[Brief] The listing beneath should be written out in full, exactly as shown.
=== Entries supplied ===
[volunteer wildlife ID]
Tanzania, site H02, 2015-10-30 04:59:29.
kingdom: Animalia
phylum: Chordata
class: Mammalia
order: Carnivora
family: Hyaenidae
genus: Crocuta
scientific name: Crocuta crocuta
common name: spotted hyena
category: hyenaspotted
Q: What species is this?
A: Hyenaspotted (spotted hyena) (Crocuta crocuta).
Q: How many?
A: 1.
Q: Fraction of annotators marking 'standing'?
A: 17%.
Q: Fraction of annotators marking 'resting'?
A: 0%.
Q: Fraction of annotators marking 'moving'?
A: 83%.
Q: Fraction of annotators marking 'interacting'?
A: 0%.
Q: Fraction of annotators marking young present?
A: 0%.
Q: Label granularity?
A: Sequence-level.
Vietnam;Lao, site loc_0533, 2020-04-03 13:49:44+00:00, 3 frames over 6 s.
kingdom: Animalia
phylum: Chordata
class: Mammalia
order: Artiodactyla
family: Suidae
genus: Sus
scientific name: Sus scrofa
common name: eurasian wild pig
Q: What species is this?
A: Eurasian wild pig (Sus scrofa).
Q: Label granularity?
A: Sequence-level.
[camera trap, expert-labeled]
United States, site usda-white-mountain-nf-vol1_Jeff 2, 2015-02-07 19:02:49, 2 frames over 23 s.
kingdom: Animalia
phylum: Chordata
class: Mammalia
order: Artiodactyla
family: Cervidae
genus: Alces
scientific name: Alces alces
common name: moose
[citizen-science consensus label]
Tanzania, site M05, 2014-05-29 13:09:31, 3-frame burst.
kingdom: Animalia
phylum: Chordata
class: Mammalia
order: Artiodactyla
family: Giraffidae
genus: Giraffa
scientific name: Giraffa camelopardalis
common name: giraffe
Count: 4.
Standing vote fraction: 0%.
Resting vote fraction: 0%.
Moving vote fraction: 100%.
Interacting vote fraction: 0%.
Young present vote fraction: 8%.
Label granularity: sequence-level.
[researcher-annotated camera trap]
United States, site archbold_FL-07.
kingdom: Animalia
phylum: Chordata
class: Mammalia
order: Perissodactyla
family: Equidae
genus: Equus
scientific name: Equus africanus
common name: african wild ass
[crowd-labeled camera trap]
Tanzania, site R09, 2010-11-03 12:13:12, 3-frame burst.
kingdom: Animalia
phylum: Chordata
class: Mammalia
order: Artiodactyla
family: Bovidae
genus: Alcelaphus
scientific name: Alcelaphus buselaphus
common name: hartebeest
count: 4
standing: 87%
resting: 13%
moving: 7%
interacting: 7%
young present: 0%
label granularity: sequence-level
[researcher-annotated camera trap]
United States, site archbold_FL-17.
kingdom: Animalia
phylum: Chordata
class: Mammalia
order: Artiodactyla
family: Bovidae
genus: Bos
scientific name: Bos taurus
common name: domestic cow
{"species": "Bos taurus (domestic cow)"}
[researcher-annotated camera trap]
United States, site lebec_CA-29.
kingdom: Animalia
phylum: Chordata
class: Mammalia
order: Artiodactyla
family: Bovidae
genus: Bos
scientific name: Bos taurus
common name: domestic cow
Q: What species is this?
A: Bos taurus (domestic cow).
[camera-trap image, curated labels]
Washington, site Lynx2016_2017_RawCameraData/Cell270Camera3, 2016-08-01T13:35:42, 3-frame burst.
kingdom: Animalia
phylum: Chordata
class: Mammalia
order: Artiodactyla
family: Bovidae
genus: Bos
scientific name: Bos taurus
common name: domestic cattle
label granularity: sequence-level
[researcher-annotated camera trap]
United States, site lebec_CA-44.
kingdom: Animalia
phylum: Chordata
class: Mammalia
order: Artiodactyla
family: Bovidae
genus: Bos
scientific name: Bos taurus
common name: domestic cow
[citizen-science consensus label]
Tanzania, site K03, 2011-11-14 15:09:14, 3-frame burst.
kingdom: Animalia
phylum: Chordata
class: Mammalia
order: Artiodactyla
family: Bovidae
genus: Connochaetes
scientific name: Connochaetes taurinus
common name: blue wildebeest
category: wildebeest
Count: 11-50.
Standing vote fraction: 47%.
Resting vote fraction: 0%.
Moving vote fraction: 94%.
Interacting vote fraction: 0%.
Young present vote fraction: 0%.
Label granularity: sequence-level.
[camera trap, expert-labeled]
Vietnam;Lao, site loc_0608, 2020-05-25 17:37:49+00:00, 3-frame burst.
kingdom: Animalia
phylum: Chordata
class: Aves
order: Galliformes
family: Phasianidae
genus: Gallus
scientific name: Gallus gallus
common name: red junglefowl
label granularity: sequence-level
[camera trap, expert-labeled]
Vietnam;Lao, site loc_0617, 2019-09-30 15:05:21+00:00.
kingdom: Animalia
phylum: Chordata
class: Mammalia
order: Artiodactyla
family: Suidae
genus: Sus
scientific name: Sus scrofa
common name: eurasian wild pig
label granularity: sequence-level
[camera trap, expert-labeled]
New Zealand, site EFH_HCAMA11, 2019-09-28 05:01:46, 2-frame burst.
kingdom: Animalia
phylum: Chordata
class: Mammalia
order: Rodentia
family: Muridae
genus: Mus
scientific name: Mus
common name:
===
[Answer section]
[volunteer wildlife ID]
Tanzania, site H02, 2015-10-30 04:59:29.
kingdom: Animalia
phylum: Chordata
class: Mammalia
order: Carnivora
family: Hyaenidae
genus: Crocuta
scientific name: Crocuta crocuta
common name: spotted hyena
category: hyenaspotted
Q: What species is this?
A: Hyenaspotted (spotted hyena) (Crocuta crocuta).
Q: How many?
A: 1.
Q: Fraction of annotators marking 'standing'?
A: 17%.
Q: Fraction of annotators marking 'resting'?
A: 0%.
Q: Fraction of annotators marking 'moving'?
A: 83%.
Q: Fraction of annotators marking 'interacting'?
A: 0%.
Q: Fraction of annotators marking young present?
A: 0%.
Q: Label granularity?
A: Sequence-level.
Vietnam;Lao, site loc_0533, 2020-04-03 13:49:44+00:00, 3 frames over 6 s.
kingdom: Animalia
phylum: Chordata
class: Mammalia
order: Artiodactyla
family: Suidae
genus: Sus
scientific name: Sus scrofa
common name: eurasian wild pig
Q: What species is this?
A: Eurasian wild pig (Sus scrofa).
Q: Label granularity?
A: Sequence-level.
[camera trap, expert-labeled]
United States, site usda-white-mountain-nf-vol1_Jeff 2, 2015-02-07 19:02:49, 2 frames over 23 s.
kingdom: Animalia
phylum: Chordata
class: Mammalia
order: Artiodactyla
family: Cervidae
genus: Alces
scientific name: Alces alces
common name: moose
[citizen-science consensus label]
Tanzania, site M05, 2014-05-29 13:09:31, 3-frame burst.
kingdom: Animalia
phylum: Chordata
class: Mammalia
order: Artiodactyla
family: Giraffidae
genus: Giraffa
scientific name: Giraffa camelopardalis
common name: giraffe
Count: 4.
Standing vote fraction: 0%.
Resting vote fraction: 0%.
Moving vote fraction: 100%.
Interacting vote fraction: 0%.
Young present vote fraction: 8%.
Label granularity: sequence-level.
[researcher-annotated camera trap]
United States, site archbold_FL-07.
kingdom: Animalia
phylum: Chordata
class: Mammalia
order: Perissodactyla
family: Equidae
genus: Equus
scientific name: Equus africanus
common name: african wild ass
[crowd-labeled camera trap]
Tanzania, site R09, 2010-11-03 12:13:12, 3-frame burst.
kingdom: Animalia
phylum: Chordata
class: Mammalia
order: Artiodactyla
family: Bovidae
genus: Alcelaphus
scientific name: Alcelaphus buselaphus
common name: hartebeest
count: 4
standing: 87%
resting: 13%
moving: 7%
interacting: 7%
young present: 0%
label granularity: sequence-level
[researcher-annotated camera trap]
United States, site archbold_FL-17.
kingdom: Animalia
phylum: Chordata
class: Mammalia
order: Artiodactyla
family: Bovidae
genus: Bos
scientific name: Bos taurus
common name: domestic cow
{"species": "Bos taurus (domestic cow)"}
[researcher-annotated camera trap]
United States, site lebec_CA-29.
kingdom: Animalia
phylum: Chordata
class: Mammalia
order: Artiodactyla
family: Bovidae
genus: Bos
scientific name: Bos taurus
common name: domestic cow
Q: What species is this?
A: Bos taurus (domestic cow).
[camera-trap image, curated labels]
Washington, site Lynx2016_2017_RawCameraData/Cell270Camera3, 2016-08-01T13:35:42, 3-frame burst.
kingdom: Animalia
phylum: Chordata
class: Mammalia
order: Artiodactyla
family: Bovidae
genus: Bos
scientific name: Bos taurus
common name: domestic cattle
label granularity: sequence-level
[researcher-annotated camera trap]
United States, site lebec_CA-44.
kingdom: Animalia
phylum: Chordata
class: Mammalia
order: Artiodactyla
family: Bovidae
genus: Bos
scientific name: Bos taurus
common name: domestic cow
[citizen-science consensus label]
Tanzania, site K03, 2011-11-14 15:09:14, 3-frame burst.
kingdom: Animalia
phylum: Chordata
class: Mammalia
order: Artiodactyla
family: Bovidae
genus: Connochaetes
scientific name: Connochaetes taurinus
common name: blue wildebeest
category: wildebeest
Count: 11-50.
Standing vote fraction: 47%.
Resting vote fraction: 0%.
Moving vote fraction: 94%.
Interacting vote fraction: 0%.
Young present vote fraction: 0%.
Label granularity: sequence-level.
[camera trap, expert-labeled]
Vietnam;Lao, site loc_0608, 2020-05-25 17:37:49+00:00, 3-frame burst.
kingdom: Animalia
phylum: Chordata
class: Aves
order: Galliformes
family: Phasianidae
genus: Gallus
scientific name: Gallus gallus
common name: red junglefowl
label granularity: sequence-level
[camera trap, expert-labeled]
Vietnam;Lao, site loc_0617, 2019-09-30 15:05:21+00:00.
kingdom: Animalia
phylum: Chordata
class: Mammalia
order: Artiodactyla
family: Suidae
genus: Sus
scientific name: Sus scrofa
common name: eurasian wild pig
label granularity: sequence-level
[camera trap, expert-labeled]
New Zealand, site EFH_HCAMA11, 2019-09-28 05:01:46, 2-frame burst.
kingdom: Animalia
phylum: Chordata
class: Mammalia
order: Rodentia
family: Muridae
genus: Mus
scientific name: Mus
common name:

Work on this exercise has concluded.